Türkiye Varlık Fonu AŞ memleketin en büyük, halka ait en kârlı şirketlerinin toplandığı bir havuz konumunda. Bu havuza atılan, başta PTT olmak üzere karlı şirketlerin olağanüstü zararlar açıkladığını ilk kez Cumhuriyet’ten okumuştunuz. Havuza devredilen kamu bankalarının durumu da farklı değil. 3. çeyrek bilançoları, halka ait bu bankaların Varlık Fonu Yönetimi altında nasıl eridiğini gözler önüne seriyor!
Cumhuriyetten Tuncay Mollavesioğlu'nun haberine göre; Ziraat Bankası’nın görev zararı 2017 yılında 2.1 milyar TL idi. 2018 yılında bu zarar 212 milyon TL arttı ve 2.3 milyar liraya ulaştı. Halkbankası’nın ise aynı dönemde görev zararı 263 milyon TL artış gösterdi ve 1 milyar 362 milyon TL oldu.
Kamu bankalarının görev zararları Hazine’den kapatılıyor. 2017 ve 2018 yıllarında bankacılık kesimi ve diğer mali kurumlara ödenen para 505 milyon TL artış gösterdi. Bu kurumlara görev zararı olarak 3 milyar 821 milyon TL ödendi. Bu ödemenin yüzde 96’sı, yani 3 milyar 681 milyon TL’si Ziraat ve Halkbankası’ndaki görev zararlarından oluşuyor.
Vakıfbank, daha önce KİT konumundayken AKP iktidarı bu bankayı özel statüye kavuşturdu. Sayıştay denetiminin dışında bırakılan banka iktidarın adeta arpalığına dönüştürüldü.

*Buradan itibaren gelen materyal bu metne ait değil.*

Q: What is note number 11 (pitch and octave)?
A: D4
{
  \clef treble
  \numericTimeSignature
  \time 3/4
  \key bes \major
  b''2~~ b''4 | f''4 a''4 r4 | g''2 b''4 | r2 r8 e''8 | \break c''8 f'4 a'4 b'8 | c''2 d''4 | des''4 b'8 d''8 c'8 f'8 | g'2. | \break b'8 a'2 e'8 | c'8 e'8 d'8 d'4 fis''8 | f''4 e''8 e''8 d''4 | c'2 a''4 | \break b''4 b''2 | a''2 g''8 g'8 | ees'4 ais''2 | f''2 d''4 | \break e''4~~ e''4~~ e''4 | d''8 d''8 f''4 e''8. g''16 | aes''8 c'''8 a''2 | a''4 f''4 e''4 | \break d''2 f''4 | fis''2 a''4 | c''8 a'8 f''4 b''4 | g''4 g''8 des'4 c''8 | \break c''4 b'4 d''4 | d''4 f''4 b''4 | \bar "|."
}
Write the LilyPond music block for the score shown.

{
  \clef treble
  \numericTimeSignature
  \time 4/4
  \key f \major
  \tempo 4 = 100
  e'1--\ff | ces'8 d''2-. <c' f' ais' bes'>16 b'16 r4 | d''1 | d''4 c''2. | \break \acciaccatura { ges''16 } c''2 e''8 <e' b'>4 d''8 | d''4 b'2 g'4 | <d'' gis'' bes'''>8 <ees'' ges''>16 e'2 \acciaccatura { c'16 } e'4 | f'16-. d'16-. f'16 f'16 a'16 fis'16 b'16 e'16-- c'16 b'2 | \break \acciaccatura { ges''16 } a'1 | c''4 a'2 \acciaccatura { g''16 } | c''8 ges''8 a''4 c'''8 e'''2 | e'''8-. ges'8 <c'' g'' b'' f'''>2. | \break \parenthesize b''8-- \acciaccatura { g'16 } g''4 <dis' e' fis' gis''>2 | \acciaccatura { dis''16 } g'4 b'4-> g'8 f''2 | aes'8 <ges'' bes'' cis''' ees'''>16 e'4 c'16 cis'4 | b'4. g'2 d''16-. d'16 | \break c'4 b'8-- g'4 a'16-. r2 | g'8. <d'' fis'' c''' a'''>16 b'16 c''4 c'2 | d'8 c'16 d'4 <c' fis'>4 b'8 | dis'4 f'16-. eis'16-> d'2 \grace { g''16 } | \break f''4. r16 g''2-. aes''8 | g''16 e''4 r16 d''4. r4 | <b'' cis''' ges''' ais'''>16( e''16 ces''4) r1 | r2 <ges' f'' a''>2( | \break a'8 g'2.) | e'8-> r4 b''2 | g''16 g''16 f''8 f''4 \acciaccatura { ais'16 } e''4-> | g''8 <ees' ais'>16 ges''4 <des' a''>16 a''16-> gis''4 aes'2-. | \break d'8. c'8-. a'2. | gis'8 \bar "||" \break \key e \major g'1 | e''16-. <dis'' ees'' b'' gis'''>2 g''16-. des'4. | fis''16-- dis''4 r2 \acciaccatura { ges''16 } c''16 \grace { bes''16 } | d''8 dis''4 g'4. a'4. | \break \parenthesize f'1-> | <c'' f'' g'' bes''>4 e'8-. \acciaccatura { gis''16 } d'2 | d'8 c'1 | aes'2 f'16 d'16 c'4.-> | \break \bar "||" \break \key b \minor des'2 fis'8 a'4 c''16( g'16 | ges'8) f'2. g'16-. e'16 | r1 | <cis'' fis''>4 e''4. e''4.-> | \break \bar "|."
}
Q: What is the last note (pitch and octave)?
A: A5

Yandaşlara verdiği yüksek miktardaki kredilerle gündeme gelen Vakıfbank’ın Hazine’ye devredilmesi her türlü zararın 82 milyon yurttaşın sırtına yüklenmesi anlamına geliyor.
KÂRLARDA BÜYÜK ERİME
Ziraat, Halk ve Vakıflar Bankası’nın 2017-2019 bilançolarındaki çeyrek dönemler, toplam zararın büyüklüğünü de ortaya koyuyor. Bu üç bankanın iki yıllık dönemde kâr oranlarında ortalama yüzde 50’nin üzerinde düşüş yaşanmış!
Bankaların vermiş olduğu şüpheli duruma düşen kredilere ayrılan karşılıklarda da büyük artışlar görünüyor.
Hazine’nin fonlaması olmasa kamu bankalarının ayakta kalması mümkün değil. Bir yılda 505 milyon TL artış gösteren görev zararları için sadece iki bankaya; Halk Bankası ve Ziraat Bankası’na 3 milyar 681 milyon 742 TL aktarıldı. 2019’un son günlerinde ise Cumhurbaşkanlığı Kararnamesi ile havuz müteahhitlerinin borçlarının tamamına Hazine garantisi getirildi! Üstelik söz konusu firmalar kendi kusurlarından kaynaklanacak şekilde borçlarını ödemezlerse bile, Hazine onlar adına kredilerini kapatacak!
ŞU SORULARA YANIT ARIYORUZ
Halkın bilgi edinme hakkı uyarınca soruyoruz:
* Kamu bankalarından verilen ve geri dönüşü mümkün olmayan kredi miktarı nedir?
* Takibe düşmüş, gerçekte tahsil kabiliyeti mümkün olmayan ancak siyasetçilerin ve banka yöneticilerinin sorumlulukları nedeniyle yapılandırılmış, canlı gibi gösterilen krediler hangi firmalara aittir?
* Bu şirketlere hangi şartlarda kredi verilmiştir?
* 3.6 milyar TL, görev zararı adı altında Ziraat ve Halkbank’a aktarıldı. Bu zararın kaynağı nedir?
* “Kaynak yok” diyerek yap-işlet-devret modeli ile açık ihale yapmadan milyar dolarlık projeleri yandaşlara verdiniz. Madem kaynağınız yoktu Hazine’yi neden yandaşların kredi ödemelerinde kefil hale getirdiniz?
* Projeleri havuz müteahhitlerine milletin parasını (Hazine’yi) kullanarak yaptırıyorsunuz. Bu durumda yap-işlet-devret modelini neden tercih ettiniz? Hazine, kamu ihalelerinin tüm kredi risklerine kefil oluyor, üstleniyorsa ihaleleri neden devlet olarak siz gerçekleştirmediniz?